Per quanto riguarda i sistemi di allevamento della vite, nella Valle Peligna, per un periodo piuttosto lungo, si è praticato sia l’allevamento ad alberello sia il sistema della vite maritata agli alberi, introdotto dagli Etruschi e particolarmente diffuso nell’Italia centrale e settentrionale.

Per ciò che concerne, invece, la tecnica enologica, sappiamo che gli antichi romani avevano locali per la pigiatura, che avveniva con i piedi come nelle nostre zone fino a qualche anno fa, ambienti per la fermentazione e la conservazione del vino, oltre che una serie di attrezzature. Tra queste vi era un torchio, decritto da Plinio il Vecchio nel I secolo d.C., del tutto simile a quello usato ancora oggi nelle piccole aziende, dove si produce vino per il solo fabbisogno familiare. Anche i contenitori avevano foggia diversa a seconda dell’uso. Nelle campagne dell’attuale centro di Vittorito sono stati rinvenuti frammenti di dolii in terracotta, contenitori usati nel periodo romano per il trasporto o la conservazione del vino, olio e grano, e resti di numerose villae rusticae, tra le quali alcune di proprietà della nota famiglia corfiniese degli ACCAVI. Tali ville erano delle vere e proprie fattorie che, oltre al nucleo abitato, erano provviste di stalle e, per l’appunto, di vani per la lavorazione e la conservazione di vino e olio.

Dal 91 all’88 a.C. la Valle Peligna fu sconvolta dalla violenza inaudita della cosiddetta “Guerra sociale” che le popolazioni italiche condussero contro Roma per ottenere la cittadinanza romana, eleggendo a loro capitale Corfinio, antica città peligna, ribattezzata Italia. A dispetto di questi tristi avvenimenti, l’economia della regione in tale periodo è piuttosto fiorente: vengono introdotte nuove tecniche colturali e si moltiplicano gli scambi economici e culturali.
━━━━━━━━
Compiti da svolgere:
**1.** Secondo l'estratto, chi introdusse il sistema della vite maritata agli alberi?
**2.** In base all'estratto, per quale motivo le villae rusticae vengono definite vere e proprie fattorie?

(Domande spaziali basate su immagini)
━━━━━━━━
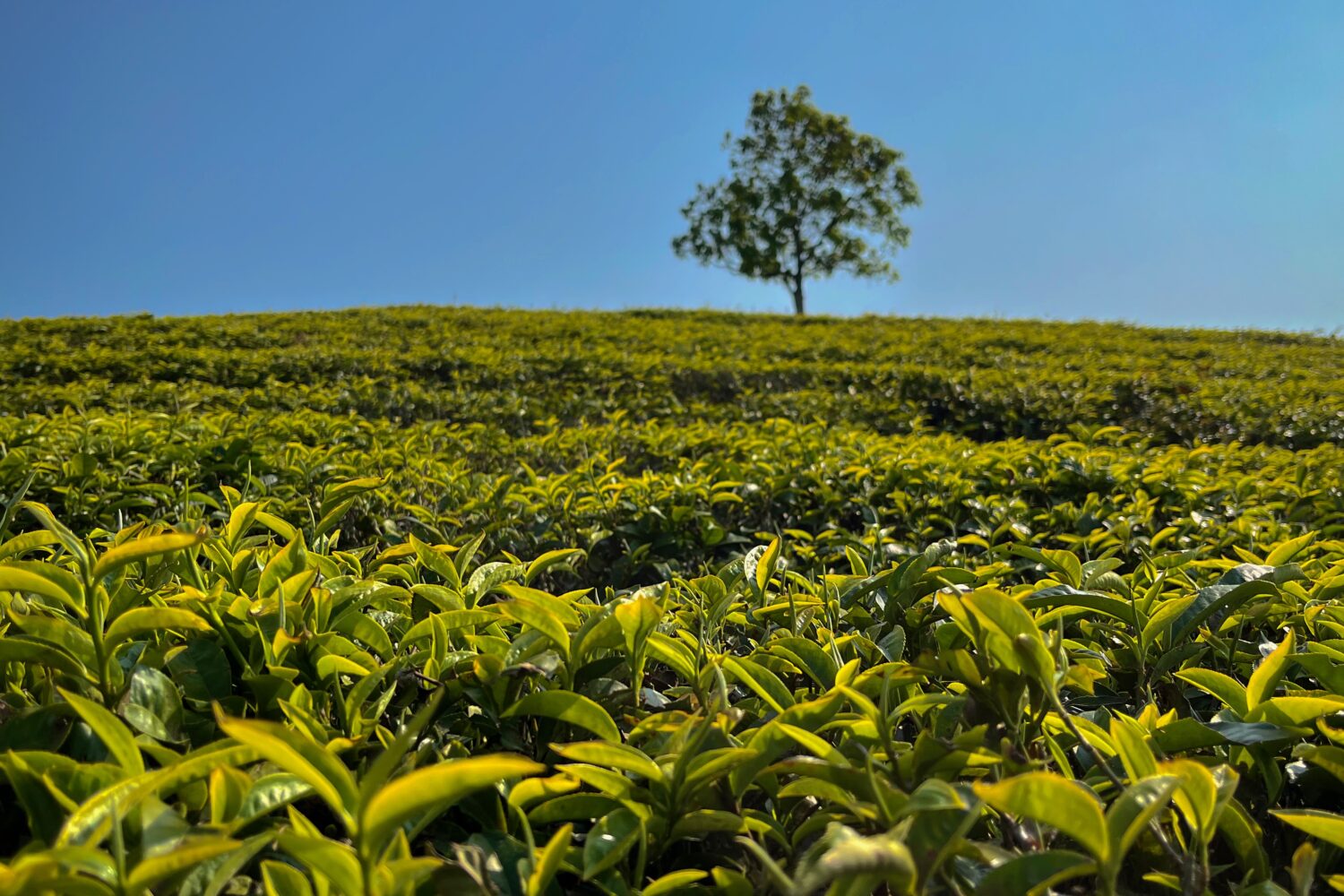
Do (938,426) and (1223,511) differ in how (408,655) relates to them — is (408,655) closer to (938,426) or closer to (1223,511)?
(1223,511)

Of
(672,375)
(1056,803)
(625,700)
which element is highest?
(672,375)

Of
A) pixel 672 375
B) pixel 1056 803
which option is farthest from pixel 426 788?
pixel 672 375

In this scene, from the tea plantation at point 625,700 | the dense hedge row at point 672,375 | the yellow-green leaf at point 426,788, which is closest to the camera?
the yellow-green leaf at point 426,788

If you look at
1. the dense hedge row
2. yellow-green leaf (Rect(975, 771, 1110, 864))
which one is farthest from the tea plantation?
the dense hedge row

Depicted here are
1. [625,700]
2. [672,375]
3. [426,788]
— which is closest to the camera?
[426,788]

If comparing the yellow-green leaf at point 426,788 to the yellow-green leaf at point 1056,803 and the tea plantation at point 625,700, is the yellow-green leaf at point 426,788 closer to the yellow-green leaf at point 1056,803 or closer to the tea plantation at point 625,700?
the tea plantation at point 625,700

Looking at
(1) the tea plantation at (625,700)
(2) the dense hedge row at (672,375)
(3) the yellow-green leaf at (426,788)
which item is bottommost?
(1) the tea plantation at (625,700)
━━━━━━━━
Risultati per compito:
**1.** Gli Etruschi.

**2.** Oltre al nucleo abitato, disponevano di stalle e di vani per la lavorazione e la conservazione di vino e olio.